Next is Michael’s interesting take on how much O11y code is enough. Historically, I’ve taken the perspective – that enough is a factor of code complexity. More complex code – warrants more O11y or logging as this is where bugs are most likely to manifest themselves; secondly, I’ve looked at transaction and service boundaries. The problem is this approach can sometimes generate chatty code. I’ve certainly had to deal with chatty apps, and had to filter out the wheat from the chaff. So Michael’s approach of cost/benefit and measuring this using his B2I ratio (how much code is addressing the business problems over how much is instrumentation) was a really fresh perspective and presented in a very practical manner, with warnings about using such a measure too rigidly. It’s a really good perspective as well if you’re working on hyperscaling solutions where a couple of percentage point improvements can save tens of thousands of dollars. Pretty good going, and we’re only a couple of chapters into the book.

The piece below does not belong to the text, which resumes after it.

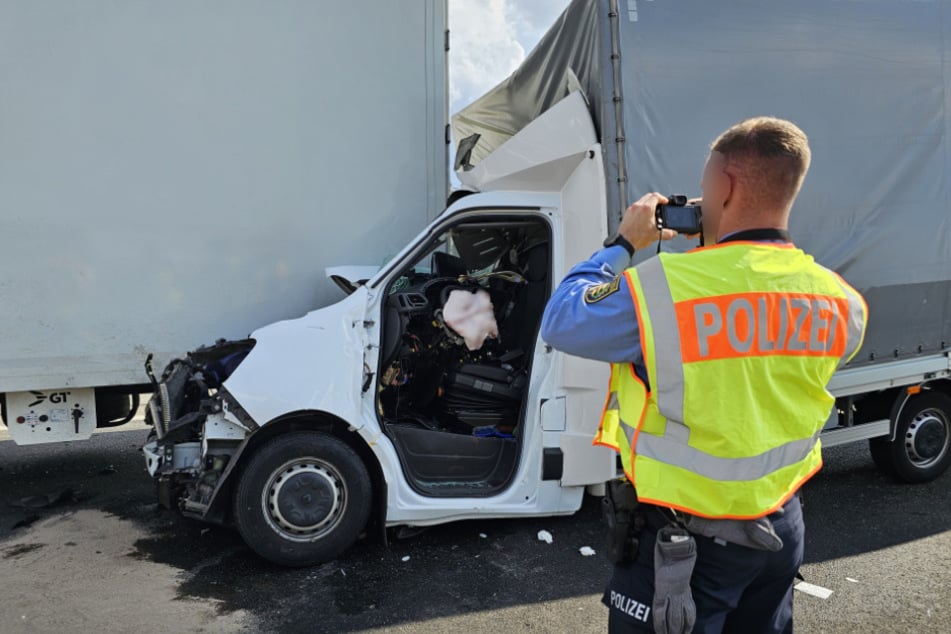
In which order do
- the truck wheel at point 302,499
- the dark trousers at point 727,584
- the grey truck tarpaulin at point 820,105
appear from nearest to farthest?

The book gets into the underlying ideas and concepts that inform OpenTelemetry, such as traces and spans, metrics, and how these relate to Observability. Some of the classic mistakes are called out, such as dimensioning metrics with high cardinality and why this will present real headaches for you.

As the data is understood, particularly metrics you can start to think about how to identify what normal is, what is abnormal, or an outlier. That then leads to developing Service Level Objectives (SLOs), such as an acceptable level of latency in the solution or how many errors can be tolerated.

The book isn’t all theory. The ideas are illustrated with small Go applications, which are instrumented, and the generated metrics, traces, and logs. Rather than using a technology such as Fluentd or Fluent Bit, Michael starts by keeping things simple and directly connecting the gathering of the metrics into tools such as Prometheus, Zipkin, Jaeger, and so on. In later chapters, the complexity of agents, aggregators, and collectors is addressed. Then, the choices and considerations for different backend solutions from cloud vendor-provided services such as OpenSearch, ElasticSearch, Splunk, Instana and so on. Then, the front-end visualization of the data is explored with tools such as Grafana, Kibana, cloud-provided tools, and so on.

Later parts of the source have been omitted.